This is certainly the side of Mises’s thought and writings that often carries a timeless quality with continuing relevance and application, because it deals with the general and universal aspects of man, mind, markets, and society. But we should also remember that Ludwig von Mises did not make his living as a grand economic theorist or social philosopher for most of the years before he came to the United States as a refugee from war-ravaged Europe in 1940.
For almost a quarter of a century, from 1909 to 1934 (except during the First World War), Mises worked as an economic-policy analyst and advisor to the Vienna Chamber of Commerce. From the ages of 28 to 53 (when he moved to Geneva, Switzerland to accept his first full-time academic position, at the Graduate Institute of International Studies) he spent his working day as a “policy wonk.” And I mean a “policy wonk” — someone immersed in the factual details and economic policy specifics of, first, the old Austro-Hungarian Empire and, then, the Austrian Republic between the two World Wars. His statistical knowledge of “the facts” relating to Austrian fiscal policy, regulatory legislation, and monetary institutions and policy was precise and minute.
This became very clear to me while I worked through those “lost papers” of Ludwig von Mises that were recovered by my wife and myself from a formerly secret KGB archive in Moscow in 1996.2 Indeed, it helped me to better understand that much of Mises’s conception of the general economic order, its workings and requirements, and the institutional and policy “rules” that would help establish and maintain freedom and prosperity did not arise from a pure, a priori, deductive spinning out of implications from the “action axiom.”
They are, in many cases, the general theoretical insights and conclusions, and the social-institutional and economic-policy “wisdoms” derived from living through, acting within, and the lessons learned from those momentous and often catastrophic events that shook Europe in the first half of the 20th century. And they were amplified due to the particular everyday reality of Austrian political and economic life that Mises experienced and worked within during this time.
An appreciation of this aspect of Ludwig von Mises’s life and thinking comes out when reading through Mises’s policy writings from this period. Liberty Fund of Indianapolis has been publishing a three-volume series under the general title, Selected Writings of Ludwig von Mises, for which I have served as the editor. The volumes contain many of Mises’s articles, essays, and Vienna-chamber memoranda and speeches on these themes from this time.

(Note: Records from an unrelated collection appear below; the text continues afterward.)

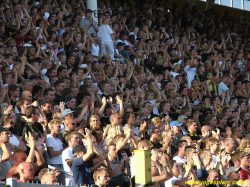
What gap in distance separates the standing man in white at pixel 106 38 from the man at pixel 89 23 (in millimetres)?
155

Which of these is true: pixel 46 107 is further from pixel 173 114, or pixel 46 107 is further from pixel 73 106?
pixel 173 114

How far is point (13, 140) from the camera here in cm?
698

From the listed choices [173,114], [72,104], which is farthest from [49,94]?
[173,114]

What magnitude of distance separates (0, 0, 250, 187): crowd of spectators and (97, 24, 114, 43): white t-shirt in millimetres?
29

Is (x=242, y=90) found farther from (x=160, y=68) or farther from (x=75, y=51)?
(x=75, y=51)

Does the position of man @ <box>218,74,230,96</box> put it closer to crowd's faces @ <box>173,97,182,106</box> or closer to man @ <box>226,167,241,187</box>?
crowd's faces @ <box>173,97,182,106</box>

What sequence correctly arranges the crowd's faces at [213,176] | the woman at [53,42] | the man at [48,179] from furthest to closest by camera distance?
the woman at [53,42] < the crowd's faces at [213,176] < the man at [48,179]

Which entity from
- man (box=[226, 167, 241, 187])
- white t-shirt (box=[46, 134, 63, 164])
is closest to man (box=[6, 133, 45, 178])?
white t-shirt (box=[46, 134, 63, 164])

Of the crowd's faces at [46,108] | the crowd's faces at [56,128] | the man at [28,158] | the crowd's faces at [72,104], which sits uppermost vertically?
the crowd's faces at [72,104]

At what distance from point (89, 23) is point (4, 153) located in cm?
818

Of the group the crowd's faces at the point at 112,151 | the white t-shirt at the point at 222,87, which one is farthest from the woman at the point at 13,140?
the white t-shirt at the point at 222,87

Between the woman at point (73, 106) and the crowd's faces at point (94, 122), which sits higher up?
the woman at point (73, 106)

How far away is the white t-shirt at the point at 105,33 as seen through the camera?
13989mm

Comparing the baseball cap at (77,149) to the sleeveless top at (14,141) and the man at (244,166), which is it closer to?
the sleeveless top at (14,141)
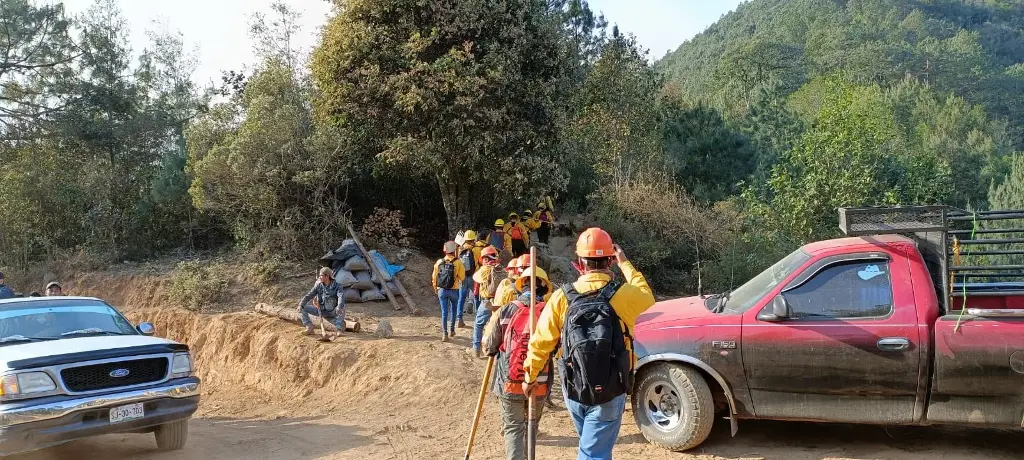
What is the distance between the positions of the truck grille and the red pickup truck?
177 inches

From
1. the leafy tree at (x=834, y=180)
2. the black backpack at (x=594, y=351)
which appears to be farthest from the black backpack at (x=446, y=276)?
the black backpack at (x=594, y=351)

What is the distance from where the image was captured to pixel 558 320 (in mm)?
4453

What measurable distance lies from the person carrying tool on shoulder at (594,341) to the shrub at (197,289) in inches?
470

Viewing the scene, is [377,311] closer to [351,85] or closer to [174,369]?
[351,85]

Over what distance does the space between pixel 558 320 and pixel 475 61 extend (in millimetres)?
11083

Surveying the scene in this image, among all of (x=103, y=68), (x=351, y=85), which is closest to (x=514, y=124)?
(x=351, y=85)

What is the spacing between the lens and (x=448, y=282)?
449 inches

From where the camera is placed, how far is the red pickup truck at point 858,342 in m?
5.75

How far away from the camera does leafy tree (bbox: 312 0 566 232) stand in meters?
14.5

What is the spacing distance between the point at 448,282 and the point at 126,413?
560 centimetres

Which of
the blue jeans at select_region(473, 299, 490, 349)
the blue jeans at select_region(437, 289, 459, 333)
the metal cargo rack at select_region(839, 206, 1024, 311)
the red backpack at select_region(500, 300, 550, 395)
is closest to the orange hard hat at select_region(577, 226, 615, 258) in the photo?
the red backpack at select_region(500, 300, 550, 395)

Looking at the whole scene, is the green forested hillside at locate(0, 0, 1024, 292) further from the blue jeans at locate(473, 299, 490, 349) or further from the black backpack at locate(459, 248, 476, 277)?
the blue jeans at locate(473, 299, 490, 349)

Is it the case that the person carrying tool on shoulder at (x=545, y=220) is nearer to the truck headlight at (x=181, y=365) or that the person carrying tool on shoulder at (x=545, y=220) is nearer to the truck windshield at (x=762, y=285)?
the truck windshield at (x=762, y=285)

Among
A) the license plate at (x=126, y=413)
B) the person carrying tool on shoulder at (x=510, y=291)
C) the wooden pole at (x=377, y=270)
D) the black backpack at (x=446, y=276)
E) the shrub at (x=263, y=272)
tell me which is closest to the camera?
the license plate at (x=126, y=413)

They have been appearing in reverse chronological order. Thus, the last of the three volumes, which should appear in print in the very near future, is actually volume 1. It deals with Monetary, Fiscal and Economic Policy Problems Before, During, and After the Great War, and includes many of Mises’s earliest writings as an economist. Here Mises analyzes issues surrounding the politics of establishing the gold standard in Austria-Hungary in the early 1890s; legal gold redemption by the Austro-Hungarian Bank in the decade before the First World War; the growing fiscal imbalances developing in the old Habsburg Empire due to the patterns of government spending and taxing policies in the first decade of the 20th century; and the reasons behind the economic crisis that hit Austria-Hungary in the years immediately before the start of the Great War.

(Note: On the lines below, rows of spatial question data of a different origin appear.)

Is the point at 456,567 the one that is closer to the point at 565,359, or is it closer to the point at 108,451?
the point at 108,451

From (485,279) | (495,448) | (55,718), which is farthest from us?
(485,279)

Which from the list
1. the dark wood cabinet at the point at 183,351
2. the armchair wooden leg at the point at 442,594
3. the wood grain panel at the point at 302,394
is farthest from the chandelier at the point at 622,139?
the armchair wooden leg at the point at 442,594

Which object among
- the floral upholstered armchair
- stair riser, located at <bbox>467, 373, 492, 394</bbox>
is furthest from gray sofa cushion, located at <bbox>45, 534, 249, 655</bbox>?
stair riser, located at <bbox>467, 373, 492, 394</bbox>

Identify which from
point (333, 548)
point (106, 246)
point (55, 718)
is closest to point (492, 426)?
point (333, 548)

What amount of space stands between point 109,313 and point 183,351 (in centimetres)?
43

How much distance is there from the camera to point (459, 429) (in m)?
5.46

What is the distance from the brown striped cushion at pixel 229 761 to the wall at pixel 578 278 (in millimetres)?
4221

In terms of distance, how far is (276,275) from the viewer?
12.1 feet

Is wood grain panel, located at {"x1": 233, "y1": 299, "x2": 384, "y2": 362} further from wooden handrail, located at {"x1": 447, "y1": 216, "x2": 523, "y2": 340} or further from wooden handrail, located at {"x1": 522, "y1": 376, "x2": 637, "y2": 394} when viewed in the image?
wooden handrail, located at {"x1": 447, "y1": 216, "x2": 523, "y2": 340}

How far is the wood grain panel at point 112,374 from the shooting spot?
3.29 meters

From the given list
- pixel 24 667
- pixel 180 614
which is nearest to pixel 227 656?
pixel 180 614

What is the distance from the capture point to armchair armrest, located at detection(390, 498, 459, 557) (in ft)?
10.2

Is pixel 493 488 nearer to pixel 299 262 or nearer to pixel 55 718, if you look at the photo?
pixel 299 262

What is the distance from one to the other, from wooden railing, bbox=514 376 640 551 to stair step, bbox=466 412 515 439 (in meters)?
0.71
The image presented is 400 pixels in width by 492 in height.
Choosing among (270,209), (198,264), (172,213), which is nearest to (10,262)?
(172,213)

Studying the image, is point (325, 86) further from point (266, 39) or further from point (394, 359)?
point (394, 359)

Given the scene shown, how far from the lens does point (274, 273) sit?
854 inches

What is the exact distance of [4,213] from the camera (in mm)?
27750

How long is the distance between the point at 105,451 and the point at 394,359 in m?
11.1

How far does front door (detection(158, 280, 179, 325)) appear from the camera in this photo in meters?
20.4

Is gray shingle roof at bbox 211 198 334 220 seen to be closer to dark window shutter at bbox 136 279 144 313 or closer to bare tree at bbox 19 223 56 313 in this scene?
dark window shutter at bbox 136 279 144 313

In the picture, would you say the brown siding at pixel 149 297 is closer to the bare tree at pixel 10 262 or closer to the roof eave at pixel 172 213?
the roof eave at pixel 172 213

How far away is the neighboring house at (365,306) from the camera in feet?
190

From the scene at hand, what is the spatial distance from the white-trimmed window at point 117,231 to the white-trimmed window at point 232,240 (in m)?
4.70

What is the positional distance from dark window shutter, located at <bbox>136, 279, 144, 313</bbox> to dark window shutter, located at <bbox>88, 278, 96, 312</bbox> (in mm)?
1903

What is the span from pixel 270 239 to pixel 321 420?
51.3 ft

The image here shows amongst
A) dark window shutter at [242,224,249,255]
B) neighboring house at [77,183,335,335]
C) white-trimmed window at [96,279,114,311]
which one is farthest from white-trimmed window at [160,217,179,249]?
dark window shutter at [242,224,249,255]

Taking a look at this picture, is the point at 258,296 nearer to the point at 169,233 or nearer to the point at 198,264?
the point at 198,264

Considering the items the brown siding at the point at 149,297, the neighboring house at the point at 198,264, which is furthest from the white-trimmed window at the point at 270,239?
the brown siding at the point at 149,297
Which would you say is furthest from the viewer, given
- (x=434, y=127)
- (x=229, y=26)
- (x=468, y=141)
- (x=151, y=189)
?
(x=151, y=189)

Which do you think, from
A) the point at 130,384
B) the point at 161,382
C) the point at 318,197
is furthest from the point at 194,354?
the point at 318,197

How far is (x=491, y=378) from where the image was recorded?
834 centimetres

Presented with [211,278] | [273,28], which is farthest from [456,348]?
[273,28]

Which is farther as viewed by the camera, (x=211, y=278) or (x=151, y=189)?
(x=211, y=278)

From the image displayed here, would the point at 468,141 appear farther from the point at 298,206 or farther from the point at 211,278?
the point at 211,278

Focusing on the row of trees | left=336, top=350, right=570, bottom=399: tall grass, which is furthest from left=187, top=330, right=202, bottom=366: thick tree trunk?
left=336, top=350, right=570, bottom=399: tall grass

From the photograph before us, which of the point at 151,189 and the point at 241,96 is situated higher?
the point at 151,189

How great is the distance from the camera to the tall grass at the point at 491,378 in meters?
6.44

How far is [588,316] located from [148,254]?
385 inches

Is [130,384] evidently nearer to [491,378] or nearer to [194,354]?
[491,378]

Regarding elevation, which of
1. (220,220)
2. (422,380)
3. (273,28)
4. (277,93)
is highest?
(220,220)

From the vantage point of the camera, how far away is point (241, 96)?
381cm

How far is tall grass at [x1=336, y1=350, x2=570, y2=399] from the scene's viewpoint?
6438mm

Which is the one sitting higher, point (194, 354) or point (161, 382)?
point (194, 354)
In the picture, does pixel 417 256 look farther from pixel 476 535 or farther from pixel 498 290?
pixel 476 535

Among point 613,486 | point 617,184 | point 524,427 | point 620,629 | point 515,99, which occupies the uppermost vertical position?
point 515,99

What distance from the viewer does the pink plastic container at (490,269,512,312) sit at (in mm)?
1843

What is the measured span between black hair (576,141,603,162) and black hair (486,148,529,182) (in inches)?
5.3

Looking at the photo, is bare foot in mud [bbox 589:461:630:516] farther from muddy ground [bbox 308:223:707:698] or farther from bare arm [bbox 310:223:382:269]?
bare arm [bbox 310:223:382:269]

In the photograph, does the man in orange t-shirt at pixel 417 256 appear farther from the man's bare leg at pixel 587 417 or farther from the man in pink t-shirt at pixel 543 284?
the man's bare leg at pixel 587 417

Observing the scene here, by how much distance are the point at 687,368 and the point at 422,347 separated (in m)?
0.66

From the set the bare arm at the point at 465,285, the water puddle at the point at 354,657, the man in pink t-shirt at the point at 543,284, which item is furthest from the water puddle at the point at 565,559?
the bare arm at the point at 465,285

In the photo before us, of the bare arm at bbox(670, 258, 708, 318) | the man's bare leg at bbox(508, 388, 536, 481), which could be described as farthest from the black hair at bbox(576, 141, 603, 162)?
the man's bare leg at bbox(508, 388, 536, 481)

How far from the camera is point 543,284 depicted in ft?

Here, too, we see Mises analyzing during the war the motives behind German and Austro-Hungarian trade policy; the impact and significance of emigration from the Austrian Empire; the effects from the monetary inflation used to fund the government’s war expenditures; and the pros and cons of financing those war expenditures through taxation versus borrowing by the issuance of war bonds.
After the war, Mises explained the distorting effects from the new Austrian government’s control and rationing of foreign exchange for imports and exports; the impact on the Austrian foreign exchange rate due to monetary expansion to finance the government’s huge deficit spending; a specific policy agenda to bring the country’s financial house back into order, and the need for cooperation from both businesses and labor unions if this was to be achieved without Austria’s currency collapsing into a hyperinflation; the claims that holders of bank notes of the old Austro-Hungarian Bank could make on the new Austrian National Bank in the postwar period; Austria’s fiscal problems in the period after the end of the inflation; and the lessons for banking reform after the collapse of several banks in 1931.

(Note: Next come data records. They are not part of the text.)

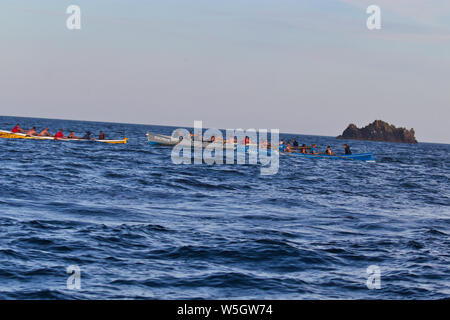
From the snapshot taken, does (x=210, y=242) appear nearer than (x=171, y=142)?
Yes

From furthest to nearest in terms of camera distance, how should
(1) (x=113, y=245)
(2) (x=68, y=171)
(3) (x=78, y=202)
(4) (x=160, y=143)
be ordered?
(4) (x=160, y=143) < (2) (x=68, y=171) < (3) (x=78, y=202) < (1) (x=113, y=245)

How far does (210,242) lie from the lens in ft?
43.5

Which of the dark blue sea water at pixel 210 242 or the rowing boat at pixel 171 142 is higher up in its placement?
the rowing boat at pixel 171 142

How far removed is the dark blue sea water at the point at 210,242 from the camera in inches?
379

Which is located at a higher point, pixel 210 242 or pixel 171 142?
pixel 171 142

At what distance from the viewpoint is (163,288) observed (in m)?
9.27

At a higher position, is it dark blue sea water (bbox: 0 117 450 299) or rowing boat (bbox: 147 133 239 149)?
rowing boat (bbox: 147 133 239 149)

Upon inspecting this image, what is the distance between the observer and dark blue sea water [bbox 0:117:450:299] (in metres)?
9.62

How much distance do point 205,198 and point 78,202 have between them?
609 cm

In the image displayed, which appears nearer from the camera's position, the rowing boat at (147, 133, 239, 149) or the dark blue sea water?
the dark blue sea water

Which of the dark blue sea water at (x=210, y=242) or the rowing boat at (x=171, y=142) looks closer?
the dark blue sea water at (x=210, y=242)

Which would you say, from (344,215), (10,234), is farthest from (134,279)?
(344,215)
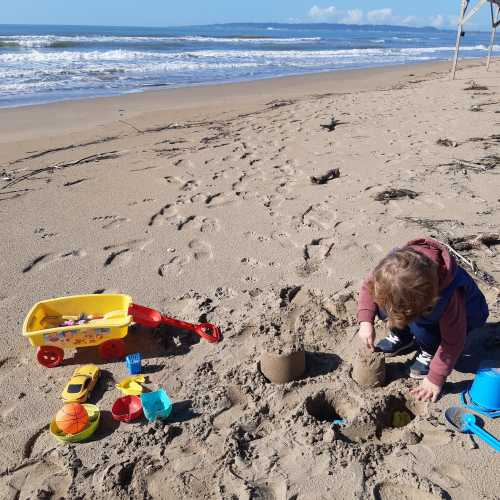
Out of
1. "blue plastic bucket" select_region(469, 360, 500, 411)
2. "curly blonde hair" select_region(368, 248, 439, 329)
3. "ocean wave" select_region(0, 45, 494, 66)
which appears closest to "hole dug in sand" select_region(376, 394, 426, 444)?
"blue plastic bucket" select_region(469, 360, 500, 411)

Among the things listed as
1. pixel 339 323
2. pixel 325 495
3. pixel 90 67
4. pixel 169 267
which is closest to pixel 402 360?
pixel 339 323

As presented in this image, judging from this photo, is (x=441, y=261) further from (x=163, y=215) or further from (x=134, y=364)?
(x=163, y=215)

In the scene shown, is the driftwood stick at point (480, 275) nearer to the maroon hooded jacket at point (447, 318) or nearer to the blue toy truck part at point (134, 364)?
the maroon hooded jacket at point (447, 318)

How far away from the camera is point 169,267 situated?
11.4 ft

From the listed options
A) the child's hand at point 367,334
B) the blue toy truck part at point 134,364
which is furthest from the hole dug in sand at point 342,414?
the blue toy truck part at point 134,364

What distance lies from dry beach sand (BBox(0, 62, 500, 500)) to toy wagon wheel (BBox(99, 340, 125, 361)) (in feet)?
0.29

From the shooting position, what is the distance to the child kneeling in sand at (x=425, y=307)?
1.93m

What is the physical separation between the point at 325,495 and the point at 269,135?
18.5 ft

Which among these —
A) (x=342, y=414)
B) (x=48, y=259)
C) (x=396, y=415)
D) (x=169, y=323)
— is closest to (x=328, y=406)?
(x=342, y=414)

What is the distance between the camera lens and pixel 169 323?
2.77 m

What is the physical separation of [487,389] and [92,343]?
1979 millimetres

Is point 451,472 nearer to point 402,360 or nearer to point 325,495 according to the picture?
point 325,495

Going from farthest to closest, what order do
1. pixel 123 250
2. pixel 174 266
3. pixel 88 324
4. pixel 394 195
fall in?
pixel 394 195 → pixel 123 250 → pixel 174 266 → pixel 88 324

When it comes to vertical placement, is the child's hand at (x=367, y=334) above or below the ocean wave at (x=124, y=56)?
below
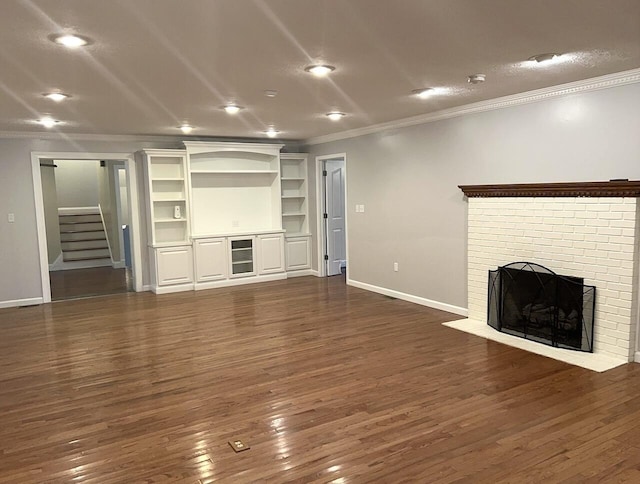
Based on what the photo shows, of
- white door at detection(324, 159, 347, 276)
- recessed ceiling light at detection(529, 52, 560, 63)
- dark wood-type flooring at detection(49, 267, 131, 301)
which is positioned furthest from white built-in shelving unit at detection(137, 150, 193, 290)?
recessed ceiling light at detection(529, 52, 560, 63)

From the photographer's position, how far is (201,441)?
2.91m

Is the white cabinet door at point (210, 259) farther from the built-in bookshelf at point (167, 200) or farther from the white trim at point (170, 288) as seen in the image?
the built-in bookshelf at point (167, 200)

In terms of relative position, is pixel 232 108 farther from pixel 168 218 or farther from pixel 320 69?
pixel 168 218

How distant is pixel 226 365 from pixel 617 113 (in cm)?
382

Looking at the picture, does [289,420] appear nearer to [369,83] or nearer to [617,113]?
[369,83]

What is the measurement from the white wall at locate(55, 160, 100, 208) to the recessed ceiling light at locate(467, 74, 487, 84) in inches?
385

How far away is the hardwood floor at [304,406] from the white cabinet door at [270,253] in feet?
8.53

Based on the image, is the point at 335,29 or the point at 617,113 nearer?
the point at 335,29

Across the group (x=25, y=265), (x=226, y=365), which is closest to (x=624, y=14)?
(x=226, y=365)

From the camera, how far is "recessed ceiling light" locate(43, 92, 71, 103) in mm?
4168

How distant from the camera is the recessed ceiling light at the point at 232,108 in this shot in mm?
4953


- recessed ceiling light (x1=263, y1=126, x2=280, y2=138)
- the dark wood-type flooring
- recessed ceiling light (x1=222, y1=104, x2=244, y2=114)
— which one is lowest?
the dark wood-type flooring

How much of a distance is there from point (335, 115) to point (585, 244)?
298cm

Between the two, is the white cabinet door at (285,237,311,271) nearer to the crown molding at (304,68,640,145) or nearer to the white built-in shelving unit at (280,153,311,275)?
the white built-in shelving unit at (280,153,311,275)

(An appendix to the volume includes a talk that Mises delivered at his famous private seminar in the spring of 1934 on the methodology of the social sciences shortly before he moved to Geneva, Switzerland; and the curriculum vitae that his great-grandfather, Mayer Rachmiel Mises, prepared for the Habsburg Emperor in 1881 as part of his ennoblement that gave him and his heirs the hereditary title of “Edler von.”)
It is in the second volume of the Selected Writings (2002), Between the Two World Wars: Monetary Disorder, Interventionism, Socialism, and the Great Depression, that the reader will find a large collection of Mises’s many articles and policy pieces from the 1920s and 1930s dealing with the Great Austrian Inflation, fiscal and regulatory mismanagement by the government, and the negative effects of numerous forms of government intervention and controls before and during the Great Depression; the volume also includes his critiques of socialist central planning and his defense of praxeology, the science of human action.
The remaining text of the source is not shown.